Bank of Scotland yesterday promised small businesses a cut of up to 80 basis points on the price of its loans after securing funding of £250m from the European Investment Bank.
The lender, part of HBOS, said it was working with the EIB to define how to make the funding available, including the term of the funding. It will be available to companies with fewer than 250 employees.
A spokesman said rates depended on the perceived risk of individual businesses, and added: "Say we were to offer one at 2% over base rates, using EIB funding we would be able to offer it at 1.2%."
Among other changes, the bank is guaranteeing pricing on overdrafts for 12 months from the date of arrangement. It has also agreed to maintain new and renewed loan facilities such as overdrafts and term loans for 12 months from the date of arrangement.

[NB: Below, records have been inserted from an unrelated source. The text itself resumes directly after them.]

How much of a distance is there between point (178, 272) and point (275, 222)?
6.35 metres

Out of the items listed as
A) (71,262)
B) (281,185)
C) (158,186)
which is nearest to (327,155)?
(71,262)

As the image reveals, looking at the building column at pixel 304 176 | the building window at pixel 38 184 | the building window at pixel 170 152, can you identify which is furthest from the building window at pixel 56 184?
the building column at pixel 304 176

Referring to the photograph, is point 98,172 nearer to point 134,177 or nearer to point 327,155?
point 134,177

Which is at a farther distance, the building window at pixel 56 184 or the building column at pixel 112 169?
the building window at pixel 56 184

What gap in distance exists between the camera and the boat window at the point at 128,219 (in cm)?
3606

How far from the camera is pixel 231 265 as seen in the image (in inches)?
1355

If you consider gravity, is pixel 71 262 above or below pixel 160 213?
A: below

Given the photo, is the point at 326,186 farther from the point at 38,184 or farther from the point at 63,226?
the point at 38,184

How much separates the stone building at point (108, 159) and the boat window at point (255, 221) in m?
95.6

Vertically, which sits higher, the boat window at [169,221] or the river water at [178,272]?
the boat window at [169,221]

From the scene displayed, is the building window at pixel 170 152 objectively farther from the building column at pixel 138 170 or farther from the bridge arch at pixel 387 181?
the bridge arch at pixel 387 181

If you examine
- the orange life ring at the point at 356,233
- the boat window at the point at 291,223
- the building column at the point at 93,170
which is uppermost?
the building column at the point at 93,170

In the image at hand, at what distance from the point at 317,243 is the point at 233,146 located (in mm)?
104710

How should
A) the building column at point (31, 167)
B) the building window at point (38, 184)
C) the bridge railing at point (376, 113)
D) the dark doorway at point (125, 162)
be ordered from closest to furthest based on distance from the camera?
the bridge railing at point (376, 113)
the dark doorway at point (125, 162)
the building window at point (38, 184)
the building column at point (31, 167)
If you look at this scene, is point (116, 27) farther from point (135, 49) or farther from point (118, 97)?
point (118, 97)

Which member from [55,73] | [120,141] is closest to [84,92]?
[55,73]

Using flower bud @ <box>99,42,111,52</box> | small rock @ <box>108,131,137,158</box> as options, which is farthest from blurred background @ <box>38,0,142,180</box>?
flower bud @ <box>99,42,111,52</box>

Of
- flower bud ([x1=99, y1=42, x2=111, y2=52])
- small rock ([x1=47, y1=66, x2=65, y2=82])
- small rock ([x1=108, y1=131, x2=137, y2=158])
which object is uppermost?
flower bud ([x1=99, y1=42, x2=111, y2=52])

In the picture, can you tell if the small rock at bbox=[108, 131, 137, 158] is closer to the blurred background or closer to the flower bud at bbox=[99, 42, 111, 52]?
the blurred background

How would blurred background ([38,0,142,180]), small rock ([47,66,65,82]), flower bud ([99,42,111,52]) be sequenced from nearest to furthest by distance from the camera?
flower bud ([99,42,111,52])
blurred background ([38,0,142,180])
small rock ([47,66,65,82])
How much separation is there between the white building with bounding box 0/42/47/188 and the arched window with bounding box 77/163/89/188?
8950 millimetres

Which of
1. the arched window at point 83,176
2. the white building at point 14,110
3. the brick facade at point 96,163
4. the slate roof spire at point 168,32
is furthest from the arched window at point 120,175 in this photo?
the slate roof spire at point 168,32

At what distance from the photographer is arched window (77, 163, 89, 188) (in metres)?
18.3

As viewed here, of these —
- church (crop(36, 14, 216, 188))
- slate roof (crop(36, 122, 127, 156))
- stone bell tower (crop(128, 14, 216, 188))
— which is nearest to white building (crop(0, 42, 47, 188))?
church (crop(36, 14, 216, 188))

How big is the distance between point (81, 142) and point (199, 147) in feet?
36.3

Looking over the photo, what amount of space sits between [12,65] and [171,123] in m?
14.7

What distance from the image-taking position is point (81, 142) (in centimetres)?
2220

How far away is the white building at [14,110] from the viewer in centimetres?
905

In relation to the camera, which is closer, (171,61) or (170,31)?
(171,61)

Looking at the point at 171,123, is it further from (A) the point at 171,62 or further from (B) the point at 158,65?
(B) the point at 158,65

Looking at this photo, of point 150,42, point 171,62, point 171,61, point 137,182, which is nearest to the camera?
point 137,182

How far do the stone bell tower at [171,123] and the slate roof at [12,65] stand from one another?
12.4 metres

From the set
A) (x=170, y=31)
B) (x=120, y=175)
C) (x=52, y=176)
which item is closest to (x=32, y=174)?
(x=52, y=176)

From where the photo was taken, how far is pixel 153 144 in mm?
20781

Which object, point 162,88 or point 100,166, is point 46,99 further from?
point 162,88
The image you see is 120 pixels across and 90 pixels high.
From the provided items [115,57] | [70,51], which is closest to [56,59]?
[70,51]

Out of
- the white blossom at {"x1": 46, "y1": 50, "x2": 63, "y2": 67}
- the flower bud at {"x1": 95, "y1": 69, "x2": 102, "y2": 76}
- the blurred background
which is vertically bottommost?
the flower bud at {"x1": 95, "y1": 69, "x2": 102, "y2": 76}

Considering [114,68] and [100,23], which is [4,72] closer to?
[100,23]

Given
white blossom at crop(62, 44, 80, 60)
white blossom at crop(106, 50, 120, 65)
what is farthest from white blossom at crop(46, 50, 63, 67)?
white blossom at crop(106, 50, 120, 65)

The bank said it would continue to link small business overdraft rates to Bank of England base rates, which fell to 3% last month, rather than the interbank lending rate. The London Interbank rate (Libor), which has typically been close to base rates, has remained stubbornly higher since the credit crunch began 18 months ago and banks became wary of lending to each other. It is now up to one percentage point higher than Bank of England base rates.
Bank of Scotland said its 180,000 business customers "will continue to benefit immediately from any cut in interest rates".
Lloyds TSB, which has an agreed takeover deal for HBOS, confirmed yesterday that it will cut its standard variable mortgage rate, which sits at 5%, by the same amount as any reduction in Bank of England base rates today. Tracker rates will also go down, from January 1.
Bank of Scotland said yesterday it will launch a helpline in early 2009, which will "provide customers with recourse to ensure that any concerns regarding their banking facilities are heard at a senior level".
The changes come after sustained pressure from the government on the banking industry to improve the supply of credit to individuals and small companies.
The measure is part of a 30bn injection of funding by the EIB into lending to small businesses across the European Union.